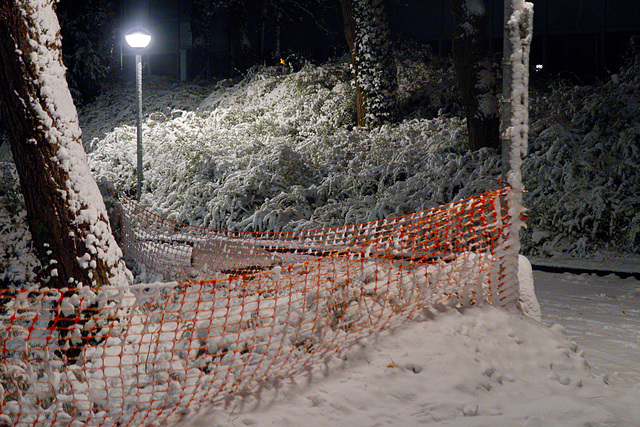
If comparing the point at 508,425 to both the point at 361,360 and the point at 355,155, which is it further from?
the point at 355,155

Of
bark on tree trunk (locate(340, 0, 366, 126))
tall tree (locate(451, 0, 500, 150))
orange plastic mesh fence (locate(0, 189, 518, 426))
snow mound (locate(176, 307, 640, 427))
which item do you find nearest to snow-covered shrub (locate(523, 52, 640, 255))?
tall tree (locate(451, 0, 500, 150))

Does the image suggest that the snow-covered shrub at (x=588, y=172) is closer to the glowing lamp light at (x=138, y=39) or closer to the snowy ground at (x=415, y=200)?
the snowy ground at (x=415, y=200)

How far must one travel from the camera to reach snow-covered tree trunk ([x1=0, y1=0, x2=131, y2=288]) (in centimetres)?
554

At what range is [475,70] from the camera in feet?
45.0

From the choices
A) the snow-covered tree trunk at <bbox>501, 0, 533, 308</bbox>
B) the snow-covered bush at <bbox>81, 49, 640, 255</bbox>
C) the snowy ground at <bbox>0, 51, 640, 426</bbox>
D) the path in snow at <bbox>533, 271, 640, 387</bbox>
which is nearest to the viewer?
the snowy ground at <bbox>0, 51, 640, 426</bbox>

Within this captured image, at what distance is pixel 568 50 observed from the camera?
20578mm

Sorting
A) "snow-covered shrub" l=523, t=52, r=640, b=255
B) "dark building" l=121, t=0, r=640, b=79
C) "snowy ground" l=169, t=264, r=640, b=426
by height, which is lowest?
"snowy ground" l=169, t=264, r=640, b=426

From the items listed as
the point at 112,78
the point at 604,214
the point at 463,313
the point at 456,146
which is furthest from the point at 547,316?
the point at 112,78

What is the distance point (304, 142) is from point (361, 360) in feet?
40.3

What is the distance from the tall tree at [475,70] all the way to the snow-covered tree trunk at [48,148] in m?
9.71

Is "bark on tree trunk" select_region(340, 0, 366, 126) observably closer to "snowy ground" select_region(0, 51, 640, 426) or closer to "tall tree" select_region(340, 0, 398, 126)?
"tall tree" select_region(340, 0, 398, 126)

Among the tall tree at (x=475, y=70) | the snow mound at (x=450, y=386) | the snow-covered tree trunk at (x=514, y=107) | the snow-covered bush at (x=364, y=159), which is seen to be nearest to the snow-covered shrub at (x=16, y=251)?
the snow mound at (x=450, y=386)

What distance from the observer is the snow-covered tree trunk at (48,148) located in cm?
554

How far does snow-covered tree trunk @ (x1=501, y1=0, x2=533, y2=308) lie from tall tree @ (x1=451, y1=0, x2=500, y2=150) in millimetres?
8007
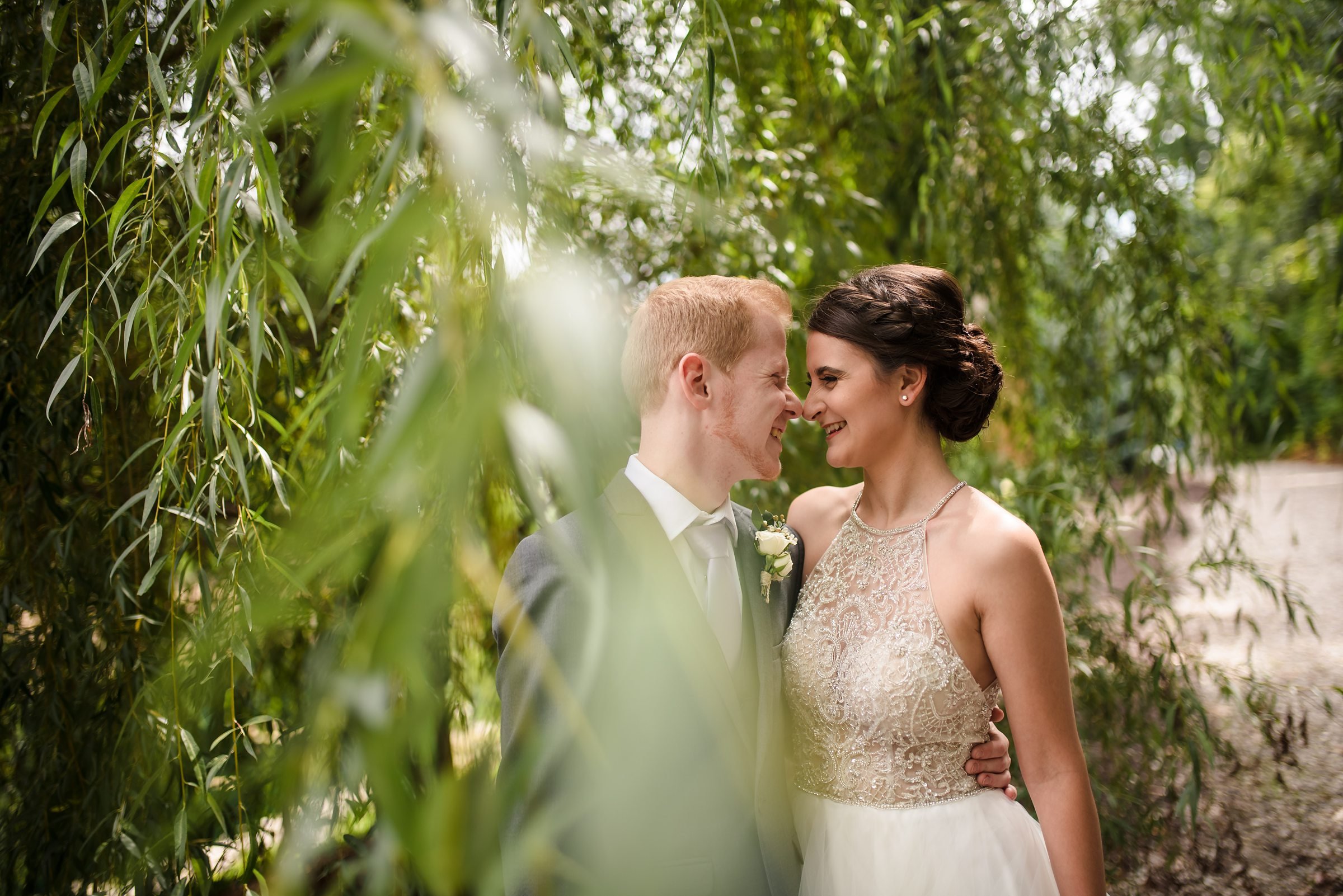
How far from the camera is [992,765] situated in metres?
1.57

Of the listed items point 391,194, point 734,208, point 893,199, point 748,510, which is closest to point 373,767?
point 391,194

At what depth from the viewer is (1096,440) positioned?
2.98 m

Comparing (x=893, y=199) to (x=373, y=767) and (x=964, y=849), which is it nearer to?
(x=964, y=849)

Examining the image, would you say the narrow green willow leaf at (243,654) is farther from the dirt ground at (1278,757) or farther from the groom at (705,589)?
-----
◆ **What you are asked to do**:
Copy the data above line for line without changing anything, but leave out the pictures.

◆ **Exercise answer**:
If comparing the point at 508,425 to both the point at 361,360 and the point at 355,155, which is it further from?
the point at 355,155

Of
bark on tree trunk (locate(340, 0, 366, 126))
tall tree (locate(451, 0, 500, 150))
orange plastic mesh fence (locate(0, 189, 518, 426))
snow mound (locate(176, 307, 640, 427))
which item do you find nearest to snow-covered shrub (locate(523, 52, 640, 255))?
tall tree (locate(451, 0, 500, 150))

Does the image suggest that the snow-covered shrub at (x=588, y=172) is closer to the glowing lamp light at (x=138, y=39) or closer to the snowy ground at (x=415, y=200)?
the snowy ground at (x=415, y=200)

How far must one travel from the camera to reach snow-covered tree trunk ([x1=0, y1=0, x2=131, y2=288]) (in centimetres)?
554

At what range is [475,70] from the camera in feet?
45.0

From the choices
A) the snow-covered tree trunk at <bbox>501, 0, 533, 308</bbox>
B) the snow-covered bush at <bbox>81, 49, 640, 255</bbox>
C) the snowy ground at <bbox>0, 51, 640, 426</bbox>
D) the path in snow at <bbox>533, 271, 640, 387</bbox>
which is nearest to the viewer?
the snowy ground at <bbox>0, 51, 640, 426</bbox>

Within this captured image, at what distance is pixel 568 50 observed from the camera?
20578mm

Sorting
A) "snow-covered shrub" l=523, t=52, r=640, b=255
B) "dark building" l=121, t=0, r=640, b=79
C) "snowy ground" l=169, t=264, r=640, b=426
by height, which is lowest?
"snowy ground" l=169, t=264, r=640, b=426

From the items listed as
the point at 112,78
the point at 604,214
the point at 463,313
the point at 456,146
which is furthest from the point at 547,316?
the point at 112,78

What is the distance point (304, 142) is from point (361, 360) in feet?
40.3

What is the distance from the tall tree at [475,70] all the way to the snow-covered tree trunk at [48,148] in m?
9.71

Is "bark on tree trunk" select_region(340, 0, 366, 126) observably closer to "snowy ground" select_region(0, 51, 640, 426) or closer to "tall tree" select_region(340, 0, 398, 126)?
"tall tree" select_region(340, 0, 398, 126)

Among the tall tree at (x=475, y=70) | the snow mound at (x=450, y=386) | the snow-covered tree trunk at (x=514, y=107) | the snow-covered bush at (x=364, y=159), which is seen to be nearest to the snow-covered shrub at (x=16, y=251)?
the snow mound at (x=450, y=386)

What distance from the observer is the snow-covered tree trunk at (48,148) located in cm?
554

How far does snow-covered tree trunk @ (x1=501, y1=0, x2=533, y2=308) lie from tall tree @ (x1=451, y1=0, x2=500, y2=150) in millimetres?
8007
How far from the camera is [992,765] situated in metres?
1.57

Of the listed items point 391,194, point 734,208, point 893,199, point 748,510, which is closest to point 373,767?
point 391,194

At what depth from the viewer is (1096,440) positioned?
2.98 m

Comparing (x=893, y=199) to (x=373, y=767) and (x=964, y=849), which is it nearer to?
(x=964, y=849)

Examining the image, would you say the narrow green willow leaf at (243,654) is farther from the dirt ground at (1278,757) or farther from the groom at (705,589)?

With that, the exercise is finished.